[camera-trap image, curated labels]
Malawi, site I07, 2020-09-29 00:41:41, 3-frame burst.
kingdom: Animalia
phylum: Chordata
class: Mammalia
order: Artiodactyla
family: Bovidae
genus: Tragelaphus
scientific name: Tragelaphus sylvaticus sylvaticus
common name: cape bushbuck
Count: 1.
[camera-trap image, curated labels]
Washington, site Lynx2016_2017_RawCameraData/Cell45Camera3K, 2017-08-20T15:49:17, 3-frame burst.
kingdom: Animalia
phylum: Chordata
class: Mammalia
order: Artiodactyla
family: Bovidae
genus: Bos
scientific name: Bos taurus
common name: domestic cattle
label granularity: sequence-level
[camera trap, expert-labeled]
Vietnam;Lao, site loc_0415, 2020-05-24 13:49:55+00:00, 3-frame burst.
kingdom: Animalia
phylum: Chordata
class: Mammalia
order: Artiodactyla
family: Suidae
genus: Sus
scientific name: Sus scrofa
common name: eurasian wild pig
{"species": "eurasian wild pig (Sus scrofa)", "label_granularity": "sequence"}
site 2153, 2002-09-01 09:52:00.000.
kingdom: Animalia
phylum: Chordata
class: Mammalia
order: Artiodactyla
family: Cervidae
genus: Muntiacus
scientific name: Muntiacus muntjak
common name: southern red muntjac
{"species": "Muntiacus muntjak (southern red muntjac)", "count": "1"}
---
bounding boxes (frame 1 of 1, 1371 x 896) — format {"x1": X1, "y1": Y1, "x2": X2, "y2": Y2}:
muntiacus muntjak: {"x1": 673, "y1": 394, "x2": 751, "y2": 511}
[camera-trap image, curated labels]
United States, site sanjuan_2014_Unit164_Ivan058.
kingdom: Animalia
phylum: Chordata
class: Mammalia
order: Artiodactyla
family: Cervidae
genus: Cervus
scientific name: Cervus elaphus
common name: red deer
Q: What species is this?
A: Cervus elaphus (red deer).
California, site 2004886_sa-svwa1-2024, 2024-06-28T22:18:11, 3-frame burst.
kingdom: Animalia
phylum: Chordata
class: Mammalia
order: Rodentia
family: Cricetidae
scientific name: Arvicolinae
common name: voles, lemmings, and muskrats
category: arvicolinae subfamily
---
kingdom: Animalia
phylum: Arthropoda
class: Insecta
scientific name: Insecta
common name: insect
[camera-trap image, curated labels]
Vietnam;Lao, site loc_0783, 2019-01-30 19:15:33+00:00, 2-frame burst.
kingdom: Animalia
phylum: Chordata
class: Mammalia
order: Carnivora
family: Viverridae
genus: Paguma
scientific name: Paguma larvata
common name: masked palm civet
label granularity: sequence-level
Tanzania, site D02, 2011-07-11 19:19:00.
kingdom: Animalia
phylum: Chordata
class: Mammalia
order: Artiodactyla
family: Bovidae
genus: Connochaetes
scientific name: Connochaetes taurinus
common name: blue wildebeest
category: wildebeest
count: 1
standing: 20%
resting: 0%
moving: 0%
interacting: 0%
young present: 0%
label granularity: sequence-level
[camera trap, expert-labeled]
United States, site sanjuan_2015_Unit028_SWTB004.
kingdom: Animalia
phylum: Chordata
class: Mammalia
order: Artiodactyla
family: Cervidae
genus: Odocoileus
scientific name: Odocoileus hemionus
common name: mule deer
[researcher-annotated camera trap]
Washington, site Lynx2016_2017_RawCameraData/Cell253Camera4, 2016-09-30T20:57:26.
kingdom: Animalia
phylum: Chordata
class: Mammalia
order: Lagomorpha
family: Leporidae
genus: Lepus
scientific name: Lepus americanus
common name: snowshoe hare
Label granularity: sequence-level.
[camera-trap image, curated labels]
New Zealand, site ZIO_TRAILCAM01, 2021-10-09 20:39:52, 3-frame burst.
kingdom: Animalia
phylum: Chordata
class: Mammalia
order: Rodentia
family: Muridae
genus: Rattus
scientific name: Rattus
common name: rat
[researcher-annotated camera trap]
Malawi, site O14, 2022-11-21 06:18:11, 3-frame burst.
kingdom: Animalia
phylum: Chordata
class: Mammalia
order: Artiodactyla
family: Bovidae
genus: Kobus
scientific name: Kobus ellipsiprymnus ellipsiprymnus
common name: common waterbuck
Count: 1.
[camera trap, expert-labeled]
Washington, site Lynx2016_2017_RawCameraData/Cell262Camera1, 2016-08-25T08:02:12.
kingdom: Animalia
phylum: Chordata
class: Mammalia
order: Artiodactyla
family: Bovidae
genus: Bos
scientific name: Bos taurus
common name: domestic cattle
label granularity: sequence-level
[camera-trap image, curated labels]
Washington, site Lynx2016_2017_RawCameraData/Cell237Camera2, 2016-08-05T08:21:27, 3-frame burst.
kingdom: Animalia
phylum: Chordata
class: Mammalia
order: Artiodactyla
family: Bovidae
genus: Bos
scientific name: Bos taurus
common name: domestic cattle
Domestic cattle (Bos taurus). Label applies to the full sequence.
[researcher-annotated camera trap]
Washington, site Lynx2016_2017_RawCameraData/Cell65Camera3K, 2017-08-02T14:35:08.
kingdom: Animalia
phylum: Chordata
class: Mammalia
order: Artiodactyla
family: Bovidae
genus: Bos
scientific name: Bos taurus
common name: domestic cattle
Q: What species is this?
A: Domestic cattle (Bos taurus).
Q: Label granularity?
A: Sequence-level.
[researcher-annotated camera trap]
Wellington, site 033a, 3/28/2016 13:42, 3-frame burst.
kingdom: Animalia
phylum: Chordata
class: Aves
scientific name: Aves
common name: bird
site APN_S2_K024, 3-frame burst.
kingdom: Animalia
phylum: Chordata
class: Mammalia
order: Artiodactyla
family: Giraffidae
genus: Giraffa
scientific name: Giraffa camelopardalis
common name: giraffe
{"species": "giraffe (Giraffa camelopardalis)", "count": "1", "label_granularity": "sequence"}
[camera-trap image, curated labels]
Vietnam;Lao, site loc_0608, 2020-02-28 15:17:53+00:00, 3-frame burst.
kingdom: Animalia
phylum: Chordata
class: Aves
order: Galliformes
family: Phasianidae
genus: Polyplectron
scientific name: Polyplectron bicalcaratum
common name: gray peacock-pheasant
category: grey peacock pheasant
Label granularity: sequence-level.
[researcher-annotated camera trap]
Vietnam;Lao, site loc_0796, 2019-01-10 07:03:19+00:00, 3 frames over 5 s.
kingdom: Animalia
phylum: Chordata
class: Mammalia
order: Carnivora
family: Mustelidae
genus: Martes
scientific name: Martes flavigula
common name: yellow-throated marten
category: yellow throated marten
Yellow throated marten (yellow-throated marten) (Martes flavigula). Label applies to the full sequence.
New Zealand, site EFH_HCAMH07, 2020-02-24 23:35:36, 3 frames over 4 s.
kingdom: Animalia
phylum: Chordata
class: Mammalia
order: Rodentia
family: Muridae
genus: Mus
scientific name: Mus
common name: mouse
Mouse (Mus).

*TRY IT*
Write the data above out again in full, exactly.

*EXERCISE SOLUTION*
[camera-trap image, curated labels]
Malawi, site I07, 2020-09-29 00:41:41, 3-frame burst.
kingdom: Animalia
phylum: Chordata
class: Mammalia
order: Artiodactyla
family: Bovidae
genus: Tragelaphus
scientific name: Tragelaphus sylvaticus sylvaticus
common name: cape bushbuck
Count: 1.
[camera-trap image, curated labels]
Washington, site Lynx2016_2017_RawCameraData/Cell45Camera3K, 2017-08-20T15:49:17, 3-frame burst.
kingdom: Animalia
phylum: Chordata
class: Mammalia
order: Artiodactyla
family: Bovidae
genus: Bos
scientific name: Bos taurus
common name: domestic cattle
label granularity: sequence-level
[camera trap, expert-labeled]
Vietnam;Lao, site loc_0415, 2020-05-24 13:49:55+00:00, 3-frame burst.
kingdom: Animalia
phylum: Chordata
class: Mammalia
order: Artiodactyla
family: Suidae
genus: Sus
scientific name: Sus scrofa
common name: eurasian wild pig
{"species": "eurasian wild pig (Sus scrofa)", "label_granularity": "sequence"}
site 2153, 2002-09-01 09:52:00.000.
kingdom: Animalia
phylum: Chordata
class: Mammalia
order: Artiodactyla
family: Cervidae
genus: Muntiacus
scientific name: Muntiacus muntjak
common name: southern red muntjac
{"species": "Muntiacus muntjak (southern red muntjac)", "count": "1"}
---
bounding boxes (frame 1 of 1, 1371 x 896) — format {"x1": X1, "y1": Y1, "x2": X2, "y2": Y2}:
muntiacus muntjak: {"x1": 673, "y1": 394, "x2": 751, "y2": 511}
[camera-trap image, curated labels]
United States, site sanjuan_2014_Unit164_Ivan058.
kingdom: Animalia
phylum: Chordata
class: Mammalia
order: Artiodactyla
family: Cervidae
genus: Cervus
scientific name: Cervus elaphus
common name: red deer
Q: What species is this?
A: Cervus elaphus (red deer).
California, site 2004886_sa-svwa1-2024, 2024-06-28T22:18:11, 3-frame burst.
kingdom: Animalia
phylum: Chordata
class: Mammalia
order: Rodentia
family: Cricetidae
scientific name: Arvicolinae
common name: voles, lemmings, and muskrats
category: arvicolinae subfamily
---
kingdom: Animalia
phylum: Arthropoda
class: Insecta
scientific name: Insecta
common name: insect
[camera-trap image, curated labels]
Vietnam;Lao, site loc_0783, 2019-01-30 19:15:33+00:00, 2-frame burst.
kingdom: Animalia
phylum: Chordata
class: Mammalia
order: Carnivora
family: Viverridae
genus: Paguma
scientific name: Paguma larvata
common name: masked palm civet
label granularity: sequence-level
Tanzania, site D02, 2011-07-11 19:19:00.
kingdom: Animalia
phylum: Chordata
class: Mammalia
order: Artiodactyla
family: Bovidae
genus: Connochaetes
scientific name: Connochaetes taurinus
common name: blue wildebeest
category: wildebeest
count: 1
standing: 20%
resting: 0%
moving: 0%
interacting: 0%
young present: 0%
label granularity: sequence-level
[camera trap, expert-labeled]
United States, site sanjuan_2015_Unit028_SWTB004.
kingdom: Animalia
phylum: Chordata
class: Mammalia
order: Artiodactyla
family: Cervidae
genus: Odocoileus
scientific name: Odocoileus hemionus
common name: mule deer
[researcher-annotated camera trap]
Washington, site Lynx2016_2017_RawCameraData/Cell253Camera4, 2016-09-30T20:57:26.
kingdom: Animalia
phylum: Chordata
class: Mammalia
order: Lagomorpha
family: Leporidae
genus: Lepus
scientific name: Lepus americanus
common name: snowshoe hare
Label granularity: sequence-level.
[camera-trap image, curated labels]
New Zealand, site ZIO_TRAILCAM01, 2021-10-09 20:39:52, 3-frame burst.
kingdom: Animalia
phylum: Chordata
class: Mammalia
order: Rodentia
family: Muridae
genus: Rattus
scientific name: Rattus
common name: rat
[researcher-annotated camera trap]
Malawi, site O14, 2022-11-21 06:18:11, 3-frame burst.
kingdom: Animalia
phylum: Chordata
class: Mammalia
order: Artiodactyla
family: Bovidae
genus: Kobus
scientific name: Kobus ellipsiprymnus ellipsiprymnus
common name: common waterbuck
Count: 1.
[camera trap, expert-labeled]
Washington, site Lynx2016_2017_RawCameraData/Cell262Camera1, 2016-08-25T08:02:12.
kingdom: Animalia
phylum: Chordata
class: Mammalia
order: Artiodactyla
family: Bovidae
genus: Bos
scientific name: Bos taurus
common name: domestic cattle
label granularity: sequence-level
[camera-trap image, curated labels]
Washington, site Lynx2016_2017_RawCameraData/Cell237Camera2, 2016-08-05T08:21:27, 3-frame burst.
kingdom: Animalia
phylum: Chordata
class: Mammalia
order: Artiodactyla
family: Bovidae
genus: Bos
scientific name: Bos taurus
common name: domestic cattle
Domestic cattle (Bos taurus). Label applies to the full sequence.
[researcher-annotated camera trap]
Washington, site Lynx2016_2017_RawCameraData/Cell65Camera3K, 2017-08-02T14:35:08.
kingdom: Animalia
phylum: Chordata
class: Mammalia
order: Artiodactyla
family: Bovidae
genus: Bos
scientific name: Bos taurus
common name: domestic cattle
Q: What species is this?
A: Domestic cattle (Bos taurus).
Q: Label granularity?
A: Sequence-level.
[researcher-annotated camera trap]
Wellington, site 033a, 3/28/2016 13:42, 3-frame burst.
kingdom: Animalia
phylum: Chordata
class: Aves
scientific name: Aves
common name: bird
site APN_S2_K024, 3-frame burst.
kingdom: Animalia
phylum: Chordata
class: Mammalia
order: Artiodactyla
family: Giraffidae
genus: Giraffa
scientific name: Giraffa camelopardalis
common name: giraffe
{"species": "giraffe (Giraffa camelopardalis)", "count": "1", "label_granularity": "sequence"}
[camera-trap image, curated labels]
Vietnam;Lao, site loc_0608, 2020-02-28 15:17:53+00:00, 3-frame burst.
kingdom: Animalia
phylum: Chordata
class: Aves
order: Galliformes
family: Phasianidae
genus: Polyplectron
scientific name: Polyplectron bicalcaratum
common name: gray peacock-pheasant
category: grey peacock pheasant
Label granularity: sequence-level.
[researcher-annotated camera trap]
Vietnam;Lao, site loc_0796, 2019-01-10 07:03:19+00:00, 3 frames over 5 s.
kingdom: Animalia
phylum: Chordata
class: Mammalia
order: Carnivora
family: Mustelidae
genus: Martes
scientific name: Martes flavigula
common name: yellow-throated marten
category: yellow throated marten
Yellow throated marten (yellow-throated marten) (Martes flavigula). Label applies to the full sequence.
New Zealand, site EFH_HCAMH07, 2020-02-24 23:35:36, 3 frames over 4 s.
kingdom: Animalia
phylum: Chordata
class: Mammalia
order: Rodentia
family: Muridae
genus: Mus
scientific name: Mus
common name: mouse
Mouse (Mus).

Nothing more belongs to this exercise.